Most members of the task force were women, people of color and/or Indigenous. When the mayor’s staff finalized the subcommittee structure, they kept that focus on inclusion. For example, the Funds and Fundraising subcommittee—which developed recommendations on the account platform and potential funding sources—included representatives from various backgrounds.
“The subcommittee working on the account product wasn’t just a bunch of bankers,” she said. “We had someone from one of our Indigenous community foundations [the Tiwahe Foundation], we had someone from the Saint Paul schools, we had someone from Junior Achievement. We brought in perspectives that the bankers alone wouldn’t have brought.”
“CLUES [Comunidades Latinas Unidas en Servicio] provides a lot of services for our Latinx community,” Koliso added. “We wanted to have a couple people from CLUES, not just on the executive committee, but also on the different subcommittees.”
She emphasized that the task force’s efforts will help alleviate a roadblock for some children to access the CSA program. Although the program will automatically enroll many children who are born in Saint Paul, children who move to Saint Paul before turning six will need their parents or caregivers to sign up for the program. Various community-based organizations in Saint Paul will encourage families who fall into this category to sign up for the program.
“All of the organizations in the task force have a touchpoint with families and children,” Koliso said. “They helped us think creatively about how to reach out to those families who will have to opt in. The Community and Institutional Partnerships subcommittee explored how we can partner with existing organizations. The task force knows what the touchpoints are for kids and families. Without having them at the table, we wouldn’t have known that.”
The task force developed a landscape analysis of organizations and institutions that interact with parents and caregivers of young children.

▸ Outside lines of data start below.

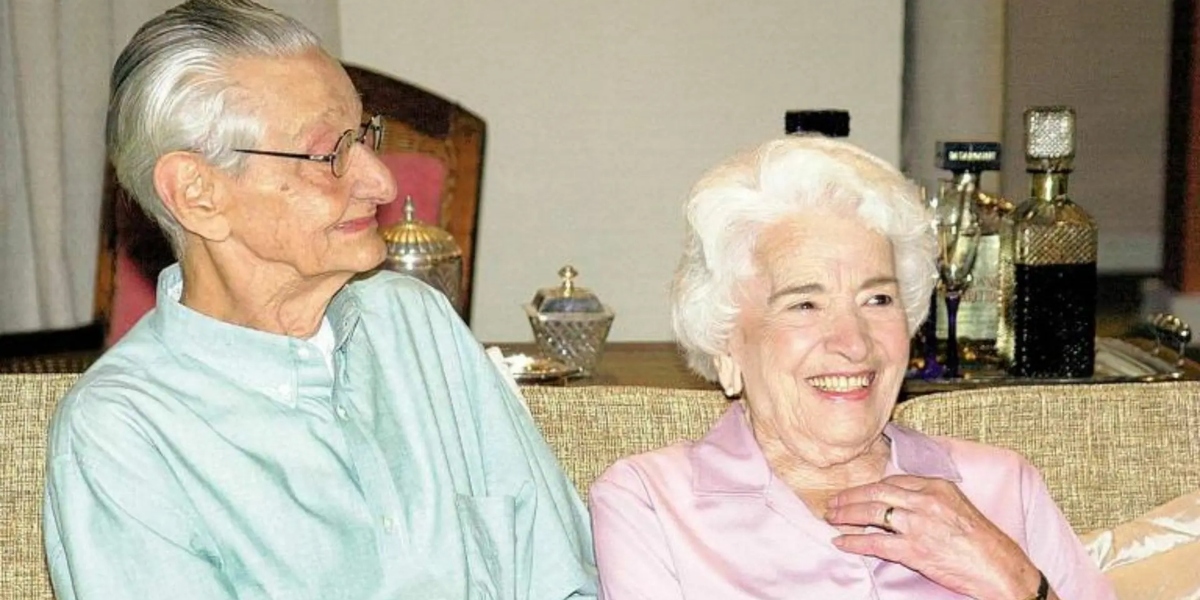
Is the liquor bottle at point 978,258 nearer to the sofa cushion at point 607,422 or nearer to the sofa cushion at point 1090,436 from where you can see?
the sofa cushion at point 1090,436

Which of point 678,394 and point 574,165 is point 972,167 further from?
point 574,165

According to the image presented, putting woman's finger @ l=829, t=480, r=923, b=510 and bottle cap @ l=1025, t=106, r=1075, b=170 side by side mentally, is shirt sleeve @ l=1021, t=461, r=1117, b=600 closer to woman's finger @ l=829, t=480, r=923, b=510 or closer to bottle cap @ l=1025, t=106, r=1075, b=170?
woman's finger @ l=829, t=480, r=923, b=510

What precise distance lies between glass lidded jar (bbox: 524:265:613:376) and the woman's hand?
88 centimetres

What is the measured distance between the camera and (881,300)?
1977 mm

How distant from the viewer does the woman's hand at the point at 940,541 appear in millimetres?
1880

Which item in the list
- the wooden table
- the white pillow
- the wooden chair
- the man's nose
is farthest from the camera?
the wooden chair

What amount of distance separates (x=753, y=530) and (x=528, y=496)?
263 mm

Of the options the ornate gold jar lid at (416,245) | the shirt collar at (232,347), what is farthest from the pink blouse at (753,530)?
the ornate gold jar lid at (416,245)

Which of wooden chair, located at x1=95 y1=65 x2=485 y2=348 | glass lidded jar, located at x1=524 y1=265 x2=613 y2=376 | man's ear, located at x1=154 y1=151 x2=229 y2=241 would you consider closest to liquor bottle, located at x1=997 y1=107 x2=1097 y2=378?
glass lidded jar, located at x1=524 y1=265 x2=613 y2=376

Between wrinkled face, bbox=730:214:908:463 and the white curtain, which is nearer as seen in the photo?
wrinkled face, bbox=730:214:908:463

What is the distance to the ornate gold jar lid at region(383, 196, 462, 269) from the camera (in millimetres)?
2703

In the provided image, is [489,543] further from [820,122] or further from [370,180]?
[820,122]

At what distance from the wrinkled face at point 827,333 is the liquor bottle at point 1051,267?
0.80 m

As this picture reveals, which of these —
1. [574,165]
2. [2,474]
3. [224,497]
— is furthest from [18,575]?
[574,165]
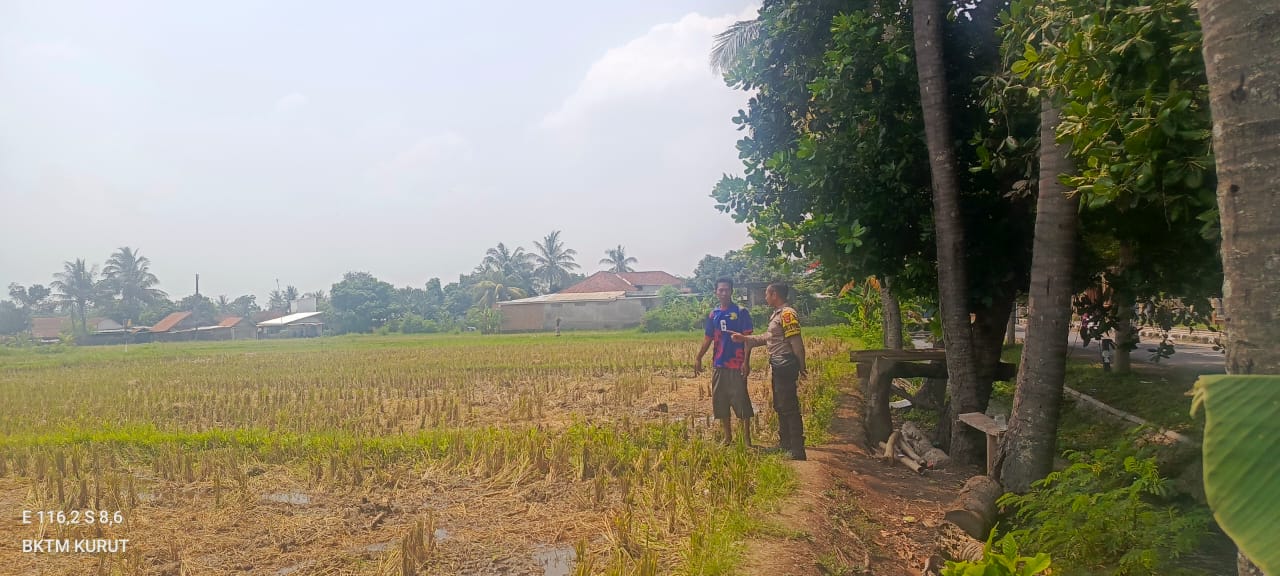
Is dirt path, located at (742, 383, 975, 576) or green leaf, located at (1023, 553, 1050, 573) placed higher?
green leaf, located at (1023, 553, 1050, 573)

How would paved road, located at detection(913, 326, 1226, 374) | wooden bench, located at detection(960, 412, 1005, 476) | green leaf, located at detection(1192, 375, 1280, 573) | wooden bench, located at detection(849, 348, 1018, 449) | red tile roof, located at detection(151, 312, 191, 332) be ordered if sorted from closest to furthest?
1. green leaf, located at detection(1192, 375, 1280, 573)
2. wooden bench, located at detection(960, 412, 1005, 476)
3. wooden bench, located at detection(849, 348, 1018, 449)
4. paved road, located at detection(913, 326, 1226, 374)
5. red tile roof, located at detection(151, 312, 191, 332)

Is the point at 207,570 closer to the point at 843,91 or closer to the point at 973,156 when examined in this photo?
the point at 843,91

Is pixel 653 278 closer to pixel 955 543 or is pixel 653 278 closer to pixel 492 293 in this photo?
pixel 492 293

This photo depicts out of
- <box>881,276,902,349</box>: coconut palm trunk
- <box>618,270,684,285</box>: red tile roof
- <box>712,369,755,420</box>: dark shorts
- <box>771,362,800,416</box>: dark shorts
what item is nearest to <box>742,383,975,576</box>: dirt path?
<box>771,362,800,416</box>: dark shorts

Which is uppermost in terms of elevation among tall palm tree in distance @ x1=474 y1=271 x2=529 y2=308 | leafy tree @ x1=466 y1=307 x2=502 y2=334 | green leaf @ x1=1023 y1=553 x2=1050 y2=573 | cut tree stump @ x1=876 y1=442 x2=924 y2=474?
tall palm tree in distance @ x1=474 y1=271 x2=529 y2=308

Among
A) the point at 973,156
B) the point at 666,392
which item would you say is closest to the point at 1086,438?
the point at 973,156

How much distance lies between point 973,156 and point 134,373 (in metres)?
19.9

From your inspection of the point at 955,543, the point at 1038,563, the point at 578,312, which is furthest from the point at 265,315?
the point at 1038,563

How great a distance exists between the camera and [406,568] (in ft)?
13.4

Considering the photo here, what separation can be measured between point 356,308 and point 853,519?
49752mm

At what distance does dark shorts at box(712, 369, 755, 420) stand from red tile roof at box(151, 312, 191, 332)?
56.1 m

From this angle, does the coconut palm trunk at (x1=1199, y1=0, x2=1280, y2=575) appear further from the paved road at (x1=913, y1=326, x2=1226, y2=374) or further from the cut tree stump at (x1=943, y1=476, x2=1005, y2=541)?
the paved road at (x1=913, y1=326, x2=1226, y2=374)

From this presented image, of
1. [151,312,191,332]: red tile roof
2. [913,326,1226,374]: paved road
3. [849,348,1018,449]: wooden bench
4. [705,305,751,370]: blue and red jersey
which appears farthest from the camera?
[151,312,191,332]: red tile roof

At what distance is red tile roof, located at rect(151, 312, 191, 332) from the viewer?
176ft
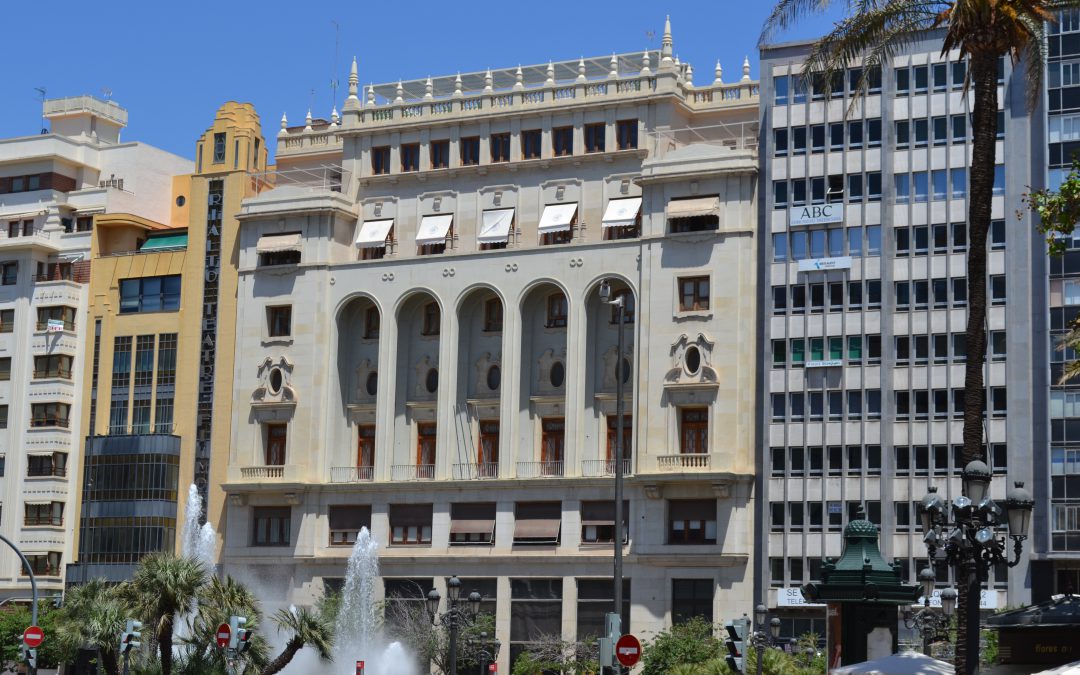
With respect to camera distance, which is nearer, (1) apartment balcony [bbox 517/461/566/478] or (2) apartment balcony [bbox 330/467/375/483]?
(1) apartment balcony [bbox 517/461/566/478]

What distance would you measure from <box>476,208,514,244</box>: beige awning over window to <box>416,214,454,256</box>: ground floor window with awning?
168cm

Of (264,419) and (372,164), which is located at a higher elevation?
(372,164)

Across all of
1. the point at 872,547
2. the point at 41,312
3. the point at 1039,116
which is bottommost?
the point at 872,547

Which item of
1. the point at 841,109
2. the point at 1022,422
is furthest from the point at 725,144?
the point at 1022,422

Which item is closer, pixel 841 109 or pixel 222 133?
pixel 841 109

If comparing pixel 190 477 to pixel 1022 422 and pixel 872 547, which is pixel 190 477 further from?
pixel 872 547

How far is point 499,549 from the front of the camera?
76688 millimetres

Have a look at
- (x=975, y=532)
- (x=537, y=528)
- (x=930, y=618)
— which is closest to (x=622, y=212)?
(x=537, y=528)

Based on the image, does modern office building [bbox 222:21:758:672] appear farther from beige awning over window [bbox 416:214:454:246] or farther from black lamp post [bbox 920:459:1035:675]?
black lamp post [bbox 920:459:1035:675]

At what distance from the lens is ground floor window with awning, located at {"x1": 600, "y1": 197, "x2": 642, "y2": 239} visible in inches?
3004

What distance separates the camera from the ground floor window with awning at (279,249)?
8275 centimetres

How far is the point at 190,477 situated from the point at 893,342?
33395 millimetres

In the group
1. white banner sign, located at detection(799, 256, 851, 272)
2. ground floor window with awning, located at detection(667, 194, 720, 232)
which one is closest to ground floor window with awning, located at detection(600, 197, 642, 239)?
ground floor window with awning, located at detection(667, 194, 720, 232)

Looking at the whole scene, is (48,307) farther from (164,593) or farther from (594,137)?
(164,593)
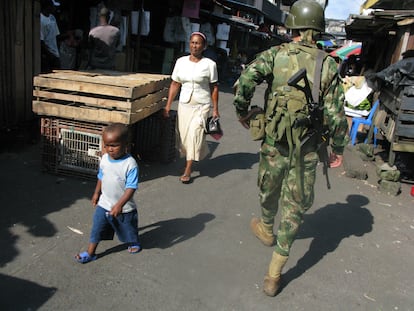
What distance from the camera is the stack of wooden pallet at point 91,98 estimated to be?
457 cm

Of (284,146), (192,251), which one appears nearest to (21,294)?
(192,251)

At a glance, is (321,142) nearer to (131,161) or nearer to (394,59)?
(131,161)

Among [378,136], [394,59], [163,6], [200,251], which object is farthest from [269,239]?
[163,6]

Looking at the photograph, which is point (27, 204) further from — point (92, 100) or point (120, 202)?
point (120, 202)

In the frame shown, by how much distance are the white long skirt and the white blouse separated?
91mm

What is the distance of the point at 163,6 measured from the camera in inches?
526

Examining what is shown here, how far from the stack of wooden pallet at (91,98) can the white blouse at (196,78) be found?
47 centimetres

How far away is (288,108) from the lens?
10.5 ft

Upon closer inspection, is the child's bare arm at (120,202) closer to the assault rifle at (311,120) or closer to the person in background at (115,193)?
the person in background at (115,193)

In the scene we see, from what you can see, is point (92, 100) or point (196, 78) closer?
point (92, 100)

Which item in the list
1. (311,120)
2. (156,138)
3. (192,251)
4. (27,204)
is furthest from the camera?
(156,138)

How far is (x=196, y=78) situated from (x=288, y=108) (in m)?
2.16

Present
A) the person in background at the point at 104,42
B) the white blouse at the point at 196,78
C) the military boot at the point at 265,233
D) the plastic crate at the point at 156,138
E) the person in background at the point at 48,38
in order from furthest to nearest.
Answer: the person in background at the point at 48,38 → the person in background at the point at 104,42 → the plastic crate at the point at 156,138 → the white blouse at the point at 196,78 → the military boot at the point at 265,233

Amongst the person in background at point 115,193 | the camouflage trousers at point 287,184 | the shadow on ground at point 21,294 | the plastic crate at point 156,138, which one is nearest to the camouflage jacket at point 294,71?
the camouflage trousers at point 287,184
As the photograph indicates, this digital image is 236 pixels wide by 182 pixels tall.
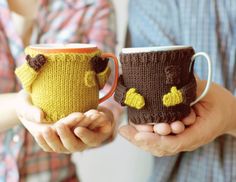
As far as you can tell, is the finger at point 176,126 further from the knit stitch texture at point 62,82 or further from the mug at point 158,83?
the knit stitch texture at point 62,82

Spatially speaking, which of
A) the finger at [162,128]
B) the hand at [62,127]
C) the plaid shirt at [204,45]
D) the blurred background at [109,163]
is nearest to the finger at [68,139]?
the hand at [62,127]

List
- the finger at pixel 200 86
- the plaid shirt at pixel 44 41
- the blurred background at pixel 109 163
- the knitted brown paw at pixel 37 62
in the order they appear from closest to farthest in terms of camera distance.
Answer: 1. the knitted brown paw at pixel 37 62
2. the finger at pixel 200 86
3. the plaid shirt at pixel 44 41
4. the blurred background at pixel 109 163

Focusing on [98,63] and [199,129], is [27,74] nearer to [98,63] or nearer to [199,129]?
[98,63]

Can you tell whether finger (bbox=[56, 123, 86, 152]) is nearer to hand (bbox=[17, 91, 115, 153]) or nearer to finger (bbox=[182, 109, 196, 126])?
hand (bbox=[17, 91, 115, 153])

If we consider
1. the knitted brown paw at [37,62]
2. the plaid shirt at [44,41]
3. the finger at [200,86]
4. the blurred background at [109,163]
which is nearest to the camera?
the knitted brown paw at [37,62]

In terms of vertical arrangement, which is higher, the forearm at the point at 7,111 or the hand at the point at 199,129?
the forearm at the point at 7,111

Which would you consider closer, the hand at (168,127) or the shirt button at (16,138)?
the hand at (168,127)

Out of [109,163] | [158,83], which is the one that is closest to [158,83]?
[158,83]

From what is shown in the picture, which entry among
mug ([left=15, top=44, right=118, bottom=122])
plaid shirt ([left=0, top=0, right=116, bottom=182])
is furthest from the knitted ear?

These organizations will act as ambassadors and champions of the program. Koliso advised city-level officials interested in setting up CSA programs to replicate Saint Paul’s efforts to bring many stakeholders together.
“That makes everything easier because we built in champions from the start,” she said. “We don’t have to build relationships when the program launches, because that’s already been done. We created a wide network of people who can lift up the program.”
College Bound Saint Paul will launch for all city newborns on January 1, 2020, with a $50 seed deposit for every child.